BVerfG: Vb eines Untersuchungsgefangenen gegen Verhängung von Disziplinarmaßnahmen wegen verweigerter Urinprobe

Der Beschwerdeführer befindet sich wegen des Verdachts des Verstoßes
gegen das Betäubungsmittelgesetz in Untersuchungshaft. Auf Antrag der
Justizvollzugsanstalt genehmigte das Amtsgericht die Anordnung der
Abgabe einer Urinprobe durch den Beschwerdeführer. Als der
Beschwerdeführer, dem zu diesem Zeitpunkt der Beschluss des
Amtsgerichts noch nicht bekanntgegeben worden war, zur Abgabe einer
Urinprobe aufgefordert wurde, verweigerte er diese unter Hinweis auf
das Fehlen einer richterlichen Anordnung. Daraufhin wurden gegen den
Beschwerdeführer Disziplinarmaßnahmen in Form einer Einkaufssperre und
eines Arrestes verhängt. Seine Verfassungsbeschwerde richtete sich
sowohl gegen die Anordnung der Urinprobe als auch gegen die Anordnung
der Disziplinarmaßnahmen. Sie war nur teilweise erfolgreich.

Die 2. Kammer des Zweiten Senats des Bundesverfassungsgerichts stellte
fest, die Anordnung der Urinkontrolle sei verfassungsrechtlich nicht zu
beanstanden: Die Gerichte haben die Notwendigkeit von Urinkontrollen im
Vollzug von Untersuchungshaft nachvollziehbar mit den schwerwiegenden
Gefahren begründet, die von dem Konsum von Betäubungsmitteln für die
Sicherheit und Ordnung der Anstalt ausgehen. Die Anordnung war auch
nicht auf bloße abstrakte Mißbrauchsmöglichkeiten gestützt, die nach
geltendem Recht nicht geeignet sind, um Beschränkungen im
Untersuchungshaftvollzug zu rechtfertigen. Der Beschwerdeführer hatte
im Rahmen seiner Vernehmungen regelmäßigen Betäubungsmittelkonsum
eingeräumt und war bei seiner Eingangsuntersuchung positiv auf Drogen
getestet worden. Damit lagen hinreichend konkrete Anhaltspunkte für
eine die Anordnung rechtfertigende Gefahr vor.

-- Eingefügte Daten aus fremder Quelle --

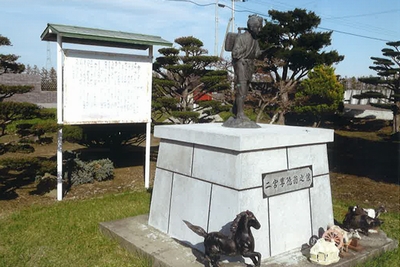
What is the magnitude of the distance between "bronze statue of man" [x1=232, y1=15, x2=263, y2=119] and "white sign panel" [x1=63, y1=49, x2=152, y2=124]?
11.1 feet

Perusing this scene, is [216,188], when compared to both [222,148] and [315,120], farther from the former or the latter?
[315,120]

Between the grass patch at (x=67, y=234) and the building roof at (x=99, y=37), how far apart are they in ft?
9.85

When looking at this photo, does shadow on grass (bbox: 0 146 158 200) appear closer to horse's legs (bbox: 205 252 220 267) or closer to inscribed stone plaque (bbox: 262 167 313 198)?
horse's legs (bbox: 205 252 220 267)

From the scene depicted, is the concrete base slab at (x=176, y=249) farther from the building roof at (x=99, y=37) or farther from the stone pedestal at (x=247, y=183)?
the building roof at (x=99, y=37)

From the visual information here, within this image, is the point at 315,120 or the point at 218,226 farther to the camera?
the point at 315,120

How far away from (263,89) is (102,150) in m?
7.83

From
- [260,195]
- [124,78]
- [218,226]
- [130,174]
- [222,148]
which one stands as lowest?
[130,174]

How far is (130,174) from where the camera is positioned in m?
9.30

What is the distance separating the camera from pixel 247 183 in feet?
12.5

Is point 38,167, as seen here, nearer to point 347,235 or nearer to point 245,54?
point 245,54

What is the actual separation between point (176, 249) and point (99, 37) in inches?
177

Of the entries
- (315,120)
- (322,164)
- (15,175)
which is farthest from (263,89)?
(322,164)

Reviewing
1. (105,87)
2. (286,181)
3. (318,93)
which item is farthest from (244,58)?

Jedoch verletzte die Verhängung von Disziplinarmaßnahmen den
Beschwerdeführer in seinen verfassungsmäßigen Rechten. Zwar begegnet es
grundsätzlich keinen verfassungsrechtlichen Bedenken, die Weigerung
eines Untersuchungsgefangenen, der Anordnung zur Abgabe einer Urinprobe
zu folgen, disziplinarisch zu ahnden. Zum Zeitpunkt der
Vorführungsanordnung hatte der Gefangene aber keine Veranlassung, vom
Bestehen einer entsprechenden Verhaltenspflicht auszugehen. Zwar lag
die erforderliche richterliche Anordnung vor. Sie war jedoch weder dem
Beschwerdeführer noch seinem Bevollmächtigten in der gebotenen Weise
bekanntgegeben worden. Von einer schuldhaften Verletzung der
vollzuglichen Gehorsamspflicht konnte daher keine Rede sein.